Reconstructing Professionalism
42 Pages Posted: 19 Oct 2015
Date Written: April 30, 2015
Abstract
Amidst widespread calls of crisis in the American legal profession, scholars, commentators and bar leaders are proposing that we rely on market logic to address the problems and challenges of contemporary lawyering. Proposed reforms seek to unbundle, commoditize, and automate as many legal services as possible; to allow non-lawyers to capitalize law firms and litigation; and to permit services providers with limited or no legal training to perform a wide range of legal tasks. In much the same way that policymakers in the 1980s and 1990s came to accept market-based deregulatory reforms to industries across the country, today’s ethics committees and law firms are reconstructing lawyering as a commodity exchange, disciplined primarily by the market.
This Article examines and critiques this growing trend. It argues that the market vision of lawyering ignores and undermines important democratic roles that lawyers play in enabling and empowering citizens to participate in the legal system. Individually and collectively, lawyers guide clients through the legal system as trusted advisors and advocates; they empower clients against powerful adversaries or state over-reaching; they challenge and constrain client demands that contravene the law; and they involve clients in the creation of law on the books and in action. Lawyers perform this work by employing relational dynamics that market exchange fails to account for, such as trust, loyalty, judgment, empowerment, and service. These dynamics are undermined or eliminated when we ground professional regulation in a conception of lawyering as an arms’ length exchange of services for a fee.

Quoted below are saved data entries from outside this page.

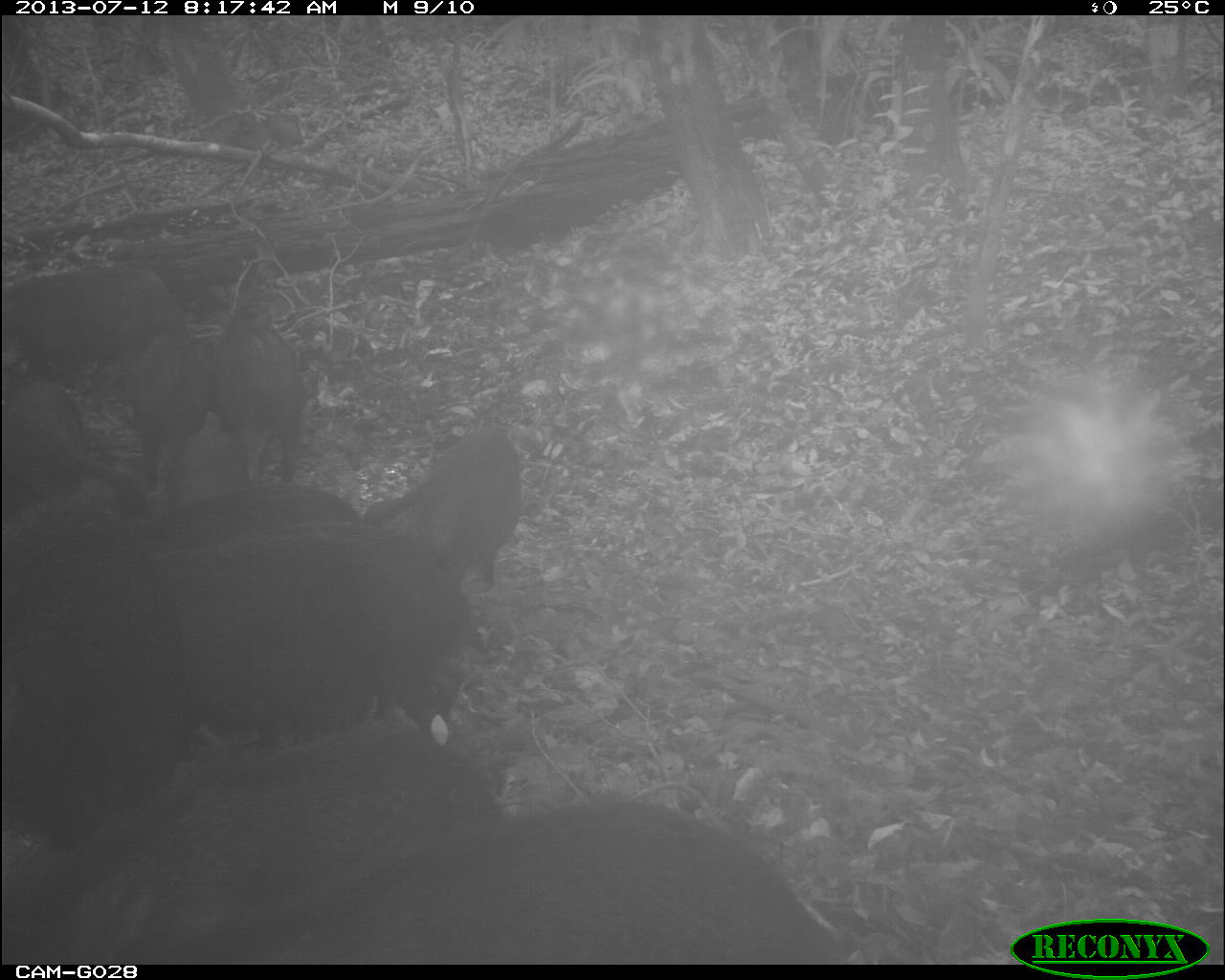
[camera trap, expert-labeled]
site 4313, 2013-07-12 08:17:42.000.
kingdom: Animalia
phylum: Chordata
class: Mammalia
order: Artiodactyla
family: Tayassuidae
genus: Tayassu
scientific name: Tayassu pecari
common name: white-lipped peccary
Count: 25.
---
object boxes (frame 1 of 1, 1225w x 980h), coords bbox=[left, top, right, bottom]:
tayassu pecari: bbox=[0, 722, 510, 963]; bbox=[152, 792, 847, 964]; bbox=[147, 530, 468, 749]; bbox=[0, 475, 186, 840]; bbox=[356, 416, 524, 585]; bbox=[1, 264, 189, 379]; bbox=[0, 377, 152, 509]; bbox=[207, 313, 303, 484]; bbox=[134, 475, 367, 541]; bbox=[127, 319, 208, 491]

Drawing on nineteenth century social thought that accompanied the rise of the modern professions, this Article advocates a different approach to reform. The professions were initially embraced as institutions that could intermediate between the state, society, and the economy, without being captured by the market. Building on this vision, modern reforms should seek to harness and constrain market forces in productive ways, rather than allowing market forces to dictate the profession’s future in deleterious ways. Properly reconstructed, the legal profession can and should facilitate and mediate relationships pursuant to law rather than wealth or power.